━━━━━ Records supplied

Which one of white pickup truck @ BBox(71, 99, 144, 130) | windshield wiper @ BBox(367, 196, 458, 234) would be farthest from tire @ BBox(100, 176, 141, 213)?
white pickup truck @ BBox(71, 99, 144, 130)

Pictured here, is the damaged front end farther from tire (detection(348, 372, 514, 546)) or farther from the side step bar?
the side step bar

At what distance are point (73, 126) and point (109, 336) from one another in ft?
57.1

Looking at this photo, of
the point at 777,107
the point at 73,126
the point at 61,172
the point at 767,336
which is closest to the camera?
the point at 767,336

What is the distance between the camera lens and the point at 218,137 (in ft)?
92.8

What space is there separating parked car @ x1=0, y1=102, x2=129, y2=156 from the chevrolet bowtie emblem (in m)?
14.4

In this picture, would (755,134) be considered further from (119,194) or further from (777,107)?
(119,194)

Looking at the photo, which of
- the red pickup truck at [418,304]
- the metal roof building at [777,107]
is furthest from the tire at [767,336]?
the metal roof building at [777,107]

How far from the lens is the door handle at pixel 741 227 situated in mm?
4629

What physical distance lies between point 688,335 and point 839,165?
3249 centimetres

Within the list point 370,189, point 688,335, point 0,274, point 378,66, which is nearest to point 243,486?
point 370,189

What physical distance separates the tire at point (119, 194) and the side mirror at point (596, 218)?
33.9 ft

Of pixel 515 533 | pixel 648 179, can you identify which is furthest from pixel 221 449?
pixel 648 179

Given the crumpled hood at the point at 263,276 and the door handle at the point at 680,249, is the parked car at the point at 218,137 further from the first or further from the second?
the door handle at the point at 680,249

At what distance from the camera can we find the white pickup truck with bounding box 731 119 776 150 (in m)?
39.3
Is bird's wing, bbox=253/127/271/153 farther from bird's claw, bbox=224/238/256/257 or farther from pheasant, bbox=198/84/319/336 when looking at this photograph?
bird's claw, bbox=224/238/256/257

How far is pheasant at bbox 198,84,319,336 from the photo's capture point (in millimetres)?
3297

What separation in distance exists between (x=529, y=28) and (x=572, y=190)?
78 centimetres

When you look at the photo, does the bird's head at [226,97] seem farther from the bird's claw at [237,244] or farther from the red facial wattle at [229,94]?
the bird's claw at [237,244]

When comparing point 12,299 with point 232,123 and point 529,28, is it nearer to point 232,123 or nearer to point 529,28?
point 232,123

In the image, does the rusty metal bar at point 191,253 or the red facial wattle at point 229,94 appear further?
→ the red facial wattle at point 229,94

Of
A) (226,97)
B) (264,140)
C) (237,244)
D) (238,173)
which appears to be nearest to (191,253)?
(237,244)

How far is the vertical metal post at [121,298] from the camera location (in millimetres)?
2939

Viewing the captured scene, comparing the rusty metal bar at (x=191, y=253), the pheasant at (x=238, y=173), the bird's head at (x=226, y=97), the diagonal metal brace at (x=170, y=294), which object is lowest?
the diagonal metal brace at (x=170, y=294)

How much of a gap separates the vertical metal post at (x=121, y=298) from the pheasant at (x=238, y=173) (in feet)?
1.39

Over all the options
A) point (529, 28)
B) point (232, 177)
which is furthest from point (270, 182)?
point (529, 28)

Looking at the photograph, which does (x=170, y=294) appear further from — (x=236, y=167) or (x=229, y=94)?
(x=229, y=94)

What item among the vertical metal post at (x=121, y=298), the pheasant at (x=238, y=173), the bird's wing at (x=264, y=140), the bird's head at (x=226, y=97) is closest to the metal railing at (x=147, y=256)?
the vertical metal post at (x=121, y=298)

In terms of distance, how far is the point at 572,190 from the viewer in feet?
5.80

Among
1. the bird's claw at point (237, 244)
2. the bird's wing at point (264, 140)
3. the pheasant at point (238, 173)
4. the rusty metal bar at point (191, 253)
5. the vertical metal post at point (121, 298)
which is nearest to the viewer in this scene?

━━━━━━━━━━
━━━━━ Records supplied

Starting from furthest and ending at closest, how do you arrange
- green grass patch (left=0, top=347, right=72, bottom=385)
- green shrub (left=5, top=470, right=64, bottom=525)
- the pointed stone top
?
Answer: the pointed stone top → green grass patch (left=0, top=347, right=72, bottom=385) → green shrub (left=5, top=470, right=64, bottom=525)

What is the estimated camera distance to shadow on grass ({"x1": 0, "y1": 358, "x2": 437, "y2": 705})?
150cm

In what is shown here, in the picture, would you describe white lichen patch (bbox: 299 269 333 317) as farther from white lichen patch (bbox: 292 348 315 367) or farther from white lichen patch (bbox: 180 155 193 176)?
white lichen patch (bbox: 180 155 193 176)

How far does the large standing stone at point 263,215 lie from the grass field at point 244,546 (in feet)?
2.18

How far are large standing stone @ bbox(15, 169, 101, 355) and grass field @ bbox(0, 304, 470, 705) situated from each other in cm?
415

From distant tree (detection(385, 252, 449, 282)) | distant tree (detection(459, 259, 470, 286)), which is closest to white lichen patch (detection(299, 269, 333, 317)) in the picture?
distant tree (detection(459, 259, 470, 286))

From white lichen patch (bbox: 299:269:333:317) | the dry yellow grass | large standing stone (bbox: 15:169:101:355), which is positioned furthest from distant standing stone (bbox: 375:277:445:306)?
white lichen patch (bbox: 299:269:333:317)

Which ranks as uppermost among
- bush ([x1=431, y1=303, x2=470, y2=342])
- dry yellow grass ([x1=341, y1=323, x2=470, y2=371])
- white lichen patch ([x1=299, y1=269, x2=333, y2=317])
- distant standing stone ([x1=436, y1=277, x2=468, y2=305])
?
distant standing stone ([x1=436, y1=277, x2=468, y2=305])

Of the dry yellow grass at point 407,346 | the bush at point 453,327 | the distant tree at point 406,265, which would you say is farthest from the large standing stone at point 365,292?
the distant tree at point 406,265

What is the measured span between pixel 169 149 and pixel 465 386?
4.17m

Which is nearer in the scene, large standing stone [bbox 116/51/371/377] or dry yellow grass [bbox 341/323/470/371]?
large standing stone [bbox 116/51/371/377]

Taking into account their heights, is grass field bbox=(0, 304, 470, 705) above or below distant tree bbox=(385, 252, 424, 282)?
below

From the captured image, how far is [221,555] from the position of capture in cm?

━━━━━━━━━━

• _Aim_
Which lines of the records above contain the word "does"? Copy each of those lines in full.

• _Solution for this task_
When you look at the photo, does the bird's head at [226,97] seem farther from the bird's claw at [237,244] or farther from the red facial wattle at [229,94]?
In the image, does the rusty metal bar at point 191,253 or the red facial wattle at point 229,94 appear further?
Looking at the photograph, which does (x=170, y=294) appear further from — (x=236, y=167) or (x=229, y=94)?
How far does the large standing stone at point 263,215 lie from the grass field at point 244,546 (in feet)?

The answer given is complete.